A woman stepped out of the river bank, made of weeds and mud and stones, a presence to raise the hairs on the back of one's neck. She gathered her power around her and pointed a finger at the old turtle.
> He exploded in a flash of gore.
...
In his bed, in a house not far from the cathedral, Patriarch Markus Lathan woke from his sleep in a cold sweat. He did not remember the nightmare that had woken him, but he sensed that a terrible danger was approaching. Ignoring the sleeping form of his wife, he stumbled out of bed and grabbed the duodecimial, the string of twelve prayer beads that represented the twelve stars of the constellation of the Father. He ran them through his fingers, recounting the name of each star and the twelve immortal truths that went with. He was a devout man, a pious man, who found strength in his religion and armored himself with faith against the evils of the world.

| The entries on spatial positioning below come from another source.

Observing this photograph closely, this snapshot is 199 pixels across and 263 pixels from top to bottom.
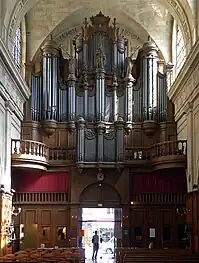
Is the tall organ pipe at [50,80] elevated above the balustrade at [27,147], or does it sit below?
above

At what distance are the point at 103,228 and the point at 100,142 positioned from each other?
35.9 feet

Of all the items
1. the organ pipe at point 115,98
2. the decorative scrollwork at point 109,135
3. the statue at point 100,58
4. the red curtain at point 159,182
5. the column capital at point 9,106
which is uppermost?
the statue at point 100,58

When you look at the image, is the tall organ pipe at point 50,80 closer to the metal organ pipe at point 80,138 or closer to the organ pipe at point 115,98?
the metal organ pipe at point 80,138

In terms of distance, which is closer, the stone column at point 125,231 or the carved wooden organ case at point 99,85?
the stone column at point 125,231

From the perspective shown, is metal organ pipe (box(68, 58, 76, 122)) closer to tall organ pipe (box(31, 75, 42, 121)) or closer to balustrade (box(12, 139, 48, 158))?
tall organ pipe (box(31, 75, 42, 121))

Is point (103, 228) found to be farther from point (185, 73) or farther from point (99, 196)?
point (185, 73)

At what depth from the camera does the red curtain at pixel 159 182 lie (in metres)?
31.0

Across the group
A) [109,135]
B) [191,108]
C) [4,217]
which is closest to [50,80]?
[109,135]

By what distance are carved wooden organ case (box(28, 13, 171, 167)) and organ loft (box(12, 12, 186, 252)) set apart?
0.05 m

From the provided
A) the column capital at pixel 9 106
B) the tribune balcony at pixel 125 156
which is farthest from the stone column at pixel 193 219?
the column capital at pixel 9 106

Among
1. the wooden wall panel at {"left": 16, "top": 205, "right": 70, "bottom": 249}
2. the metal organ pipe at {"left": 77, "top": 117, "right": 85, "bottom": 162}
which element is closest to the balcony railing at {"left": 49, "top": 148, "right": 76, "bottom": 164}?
the metal organ pipe at {"left": 77, "top": 117, "right": 85, "bottom": 162}

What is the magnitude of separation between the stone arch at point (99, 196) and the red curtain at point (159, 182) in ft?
3.61

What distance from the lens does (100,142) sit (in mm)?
30578

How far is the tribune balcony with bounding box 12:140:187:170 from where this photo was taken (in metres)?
28.2
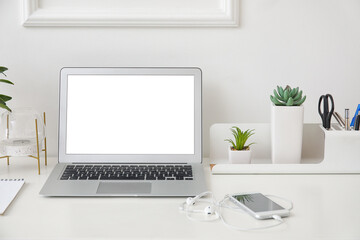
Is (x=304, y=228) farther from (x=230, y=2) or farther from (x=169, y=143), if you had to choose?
(x=230, y=2)

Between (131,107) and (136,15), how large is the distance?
282 mm

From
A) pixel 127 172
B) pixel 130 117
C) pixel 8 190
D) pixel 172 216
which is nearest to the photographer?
pixel 172 216

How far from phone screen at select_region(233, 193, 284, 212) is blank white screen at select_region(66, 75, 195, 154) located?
1.06 feet

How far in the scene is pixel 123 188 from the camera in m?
1.10

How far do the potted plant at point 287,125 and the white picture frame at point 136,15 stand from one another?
0.93 feet

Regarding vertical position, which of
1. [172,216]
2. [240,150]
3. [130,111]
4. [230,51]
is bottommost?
[172,216]

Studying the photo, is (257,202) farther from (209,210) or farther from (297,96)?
(297,96)

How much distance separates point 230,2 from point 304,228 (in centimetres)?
73

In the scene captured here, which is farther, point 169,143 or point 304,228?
point 169,143

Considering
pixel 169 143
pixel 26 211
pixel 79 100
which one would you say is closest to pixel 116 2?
pixel 79 100

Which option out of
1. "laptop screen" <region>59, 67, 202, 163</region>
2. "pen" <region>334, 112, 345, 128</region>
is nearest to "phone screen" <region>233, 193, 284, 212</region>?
"laptop screen" <region>59, 67, 202, 163</region>

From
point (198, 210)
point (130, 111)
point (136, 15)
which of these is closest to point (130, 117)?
point (130, 111)

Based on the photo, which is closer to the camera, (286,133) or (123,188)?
(123,188)

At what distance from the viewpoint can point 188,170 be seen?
4.03 feet
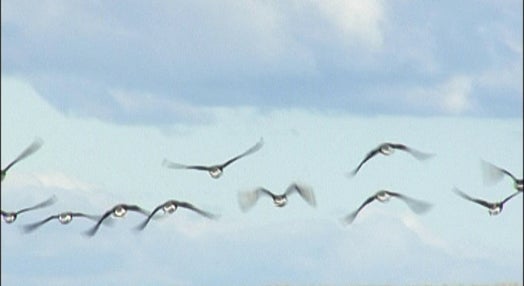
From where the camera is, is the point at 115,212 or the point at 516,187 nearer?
the point at 516,187

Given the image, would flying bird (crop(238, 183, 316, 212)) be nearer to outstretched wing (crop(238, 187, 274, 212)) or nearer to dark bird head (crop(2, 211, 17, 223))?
outstretched wing (crop(238, 187, 274, 212))

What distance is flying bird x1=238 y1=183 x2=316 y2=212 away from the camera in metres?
32.8

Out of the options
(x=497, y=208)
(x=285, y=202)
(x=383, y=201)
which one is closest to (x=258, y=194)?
(x=285, y=202)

As he started the second count with the duodecimial, he opened his eyes for just a second and saw the gargoyle run past his window. A shriek tore from his lips and he fell backwards in shock, his pale eyes wide in horror, before he closed his eyes again and sent a fervent prayer that he could survive the night to come.
"Wife! Wake up, woman!" He snapped, gently shaking her shoulder. "We must get to the cathedral. Evil walks these streets tonight!" In a great hurry he threw on his robes, white trimmed with silver, and put the duodecimial around his neck as he grabbed the symbolic star-tipped staff of the Father, his symbol of office as Patriarch. He was a young man to be patriarch, still six years shy of forty, with a full head of sandy hair barely touched by white or grey. He was also thin, often fasting to prove his faith, though on his tall frame it only served to make him look more severe.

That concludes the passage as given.